The rise of fixed income trading venues.
/You've probably seen the most recent news about GlobalCurve. GlobalCurve is the latest attempt by major investment banks to play a more significant role the fixed income trading industry. Translated: It's their way of securing a market that they dominate and control by expanding their reach into listed derivatives. They already control fixed income trading (gov. bonds, corporates, etc.) as well as the OTC derivatives market.
Organizing trading in listed derivatives has always been the privilege of exchanges. Obviously the investment banks have a large stake but the influence of other financial players (e.g. HFT) is growing. In the case of GlobalCurve the investment banks have teamed up with CBOE to break certain monopolies in Europe. First target is Eurex.
Although I do encourage competition, I'm prudent when it comes to estimating the possibilities of success of such a new exchange. Why? Because there are so many new exchanges. The author this blog attempts to keep track of the fixed income trading venues popping up around the world. At the time of writing this article there were 92....
So why are all these exchange surfacing? I guess that MIFID II is the first reason. To understand this we need to look back at what happened during the MIFID I period. Equity trading in Europe was no longer the privilege of the well-established monopolistic exchanges. LSE, Euronext, Deutsche Boerse, etc all faced increasing competition from MTFs like CHI-X and BATS. On top of it exchanges were also joining the competition by establishing their own MTF in an effort to capture flow from other exchanges. What remains today of all these MTFs? Almost nothing... BATS CHI-X Europe is the only significant MTF remaining and it has now joined the ranks of the exchanges it was competing against a few years ago. (TOM MTF in the Netherlands is also successful. However, so far they have failed to gain significant tracking outside of the Netherlands.)
The big gain from MIFID I for me is that on exchange trading has become cheaper and better. Exchanges treat members as real clients, trading fees are more in line with the actual effort and cost it takes to facilitate trading, transparency has increased, the IT-environment is more reliable and so on. The downside is that the chaotic start of MIFID I came at great costs.
With MIFID II now almost ready, there is a good chance that we will see history repeat itself, only now in other asset classes. Fixed Income seems to be the prime focus as there is a lot of room for improvement.

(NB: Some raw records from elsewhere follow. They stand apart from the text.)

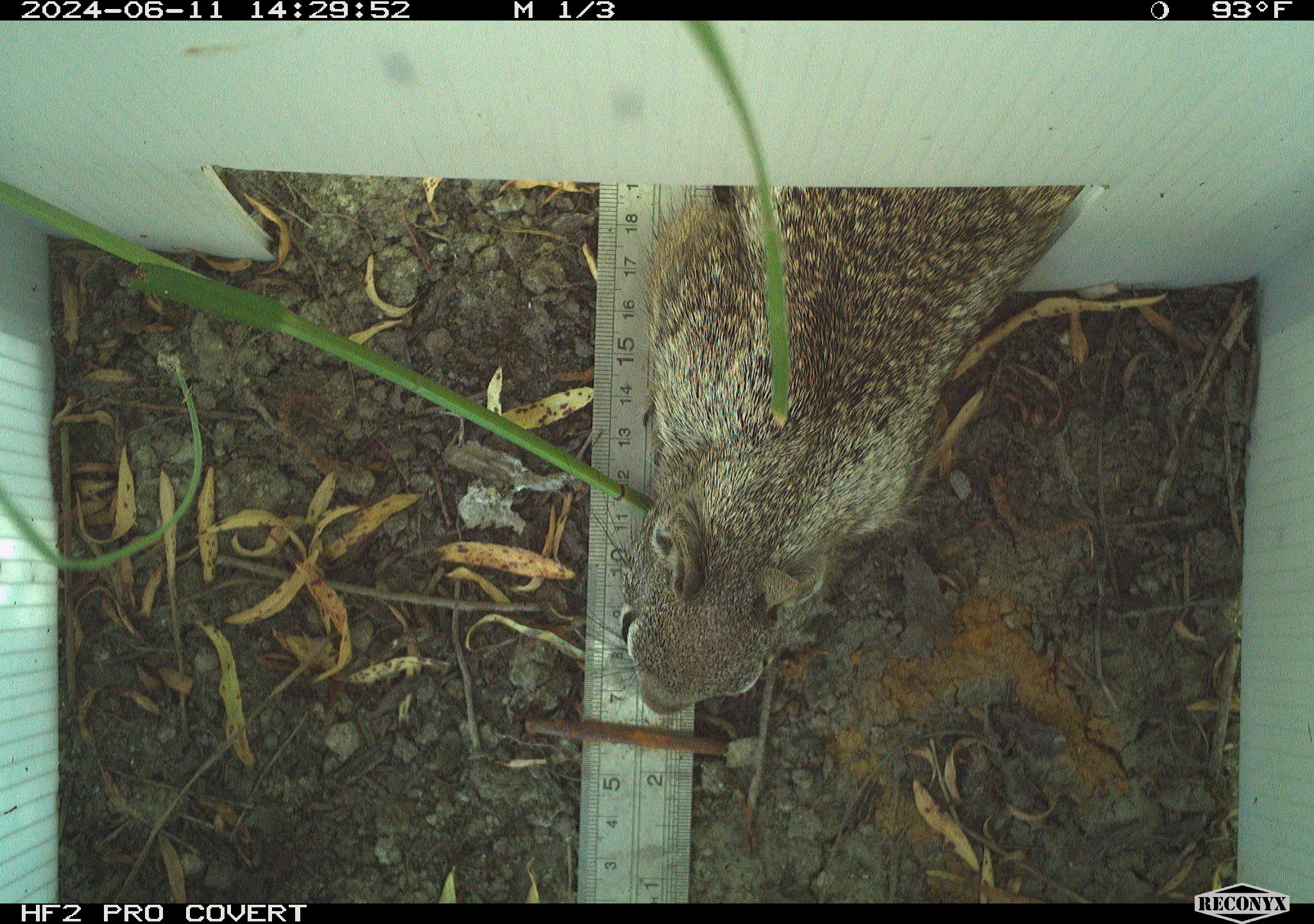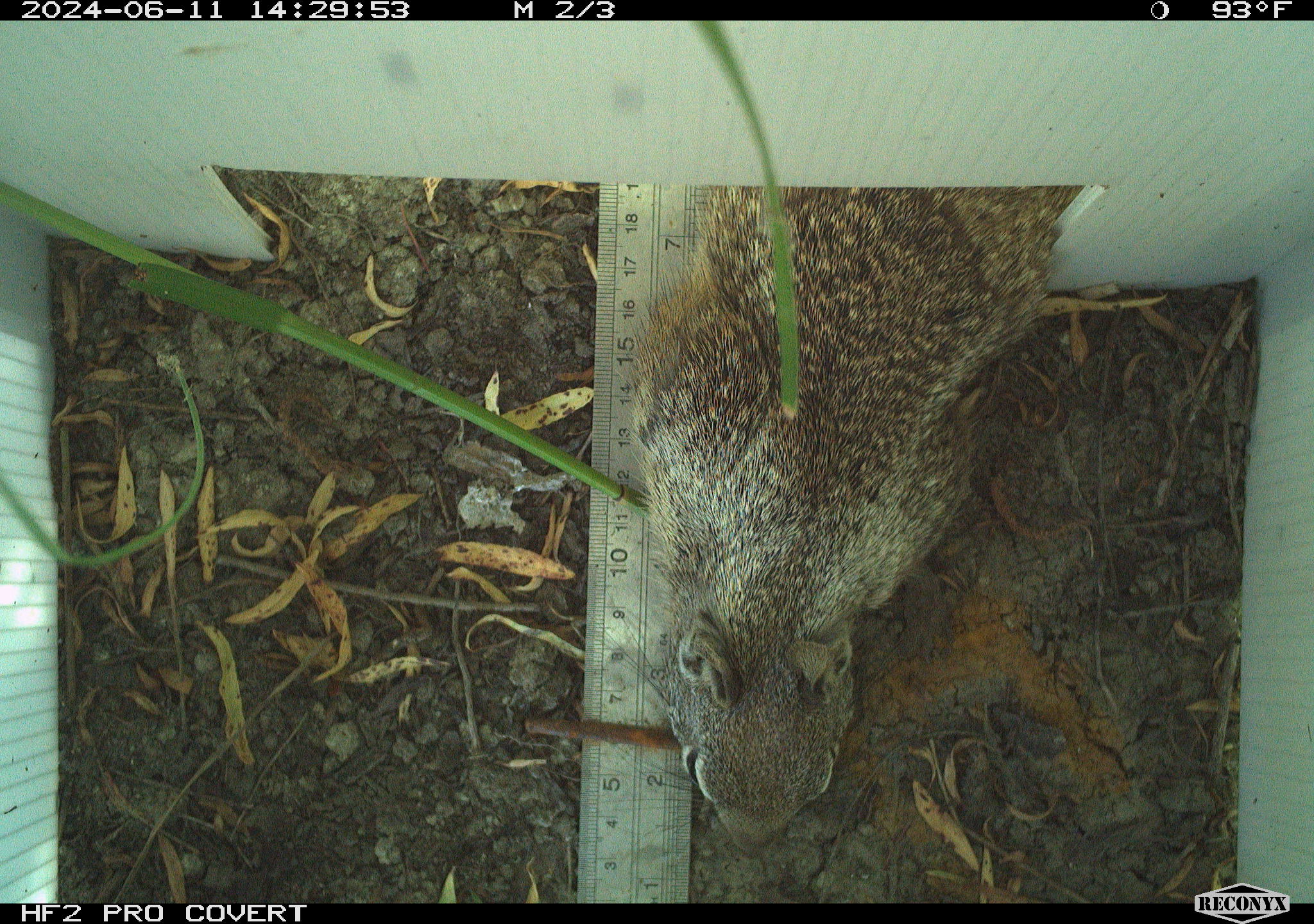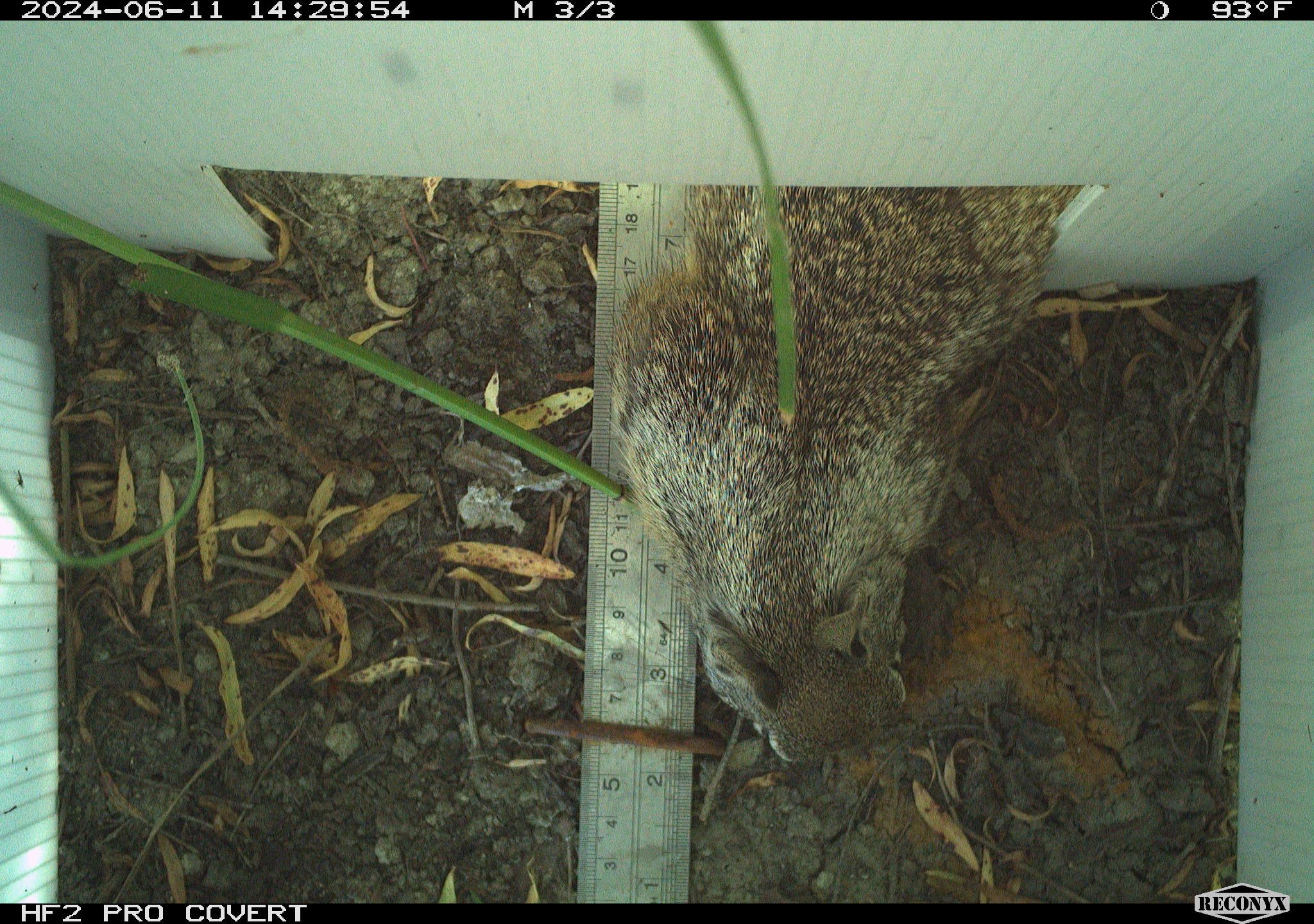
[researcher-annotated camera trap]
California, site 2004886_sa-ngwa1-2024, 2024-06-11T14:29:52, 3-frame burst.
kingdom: Animalia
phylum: Chordata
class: Mammalia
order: Rodentia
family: Sciuridae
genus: Otospermophilus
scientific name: Otospermophilus beecheyi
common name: california ground squirrel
California ground squirrel (Otospermophilus beecheyi).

My advice: be smart about the venues you connect to. Look at where the real flow is and what venues can do to attract flow. In the mean time you will need to explain to clients and stakeholders how you are securing their interest. My guess is that they will understand.
PS 1: Let's look at the data: According to Greenwich, the top 5 dealers in 2014 in Europe were Barclays (11. 9%), Deutsche Bank (9,7%), J.P. Morgan (8.9%), Citi (8,6%) and HSBC (7.1%). GlobalCurve is backed by: Goldman Sachs, Citi, JPMorgan, Bank of America Merrill Lynch, Barclays, Société Générale and CBOE Holdings. The two lists have clear similarities.
PS 2: The reason why BATS CHI-X Europe was successful was, in my view, the mix of stakeholders. This is exactly the reason why a lot of new initiatives will not work.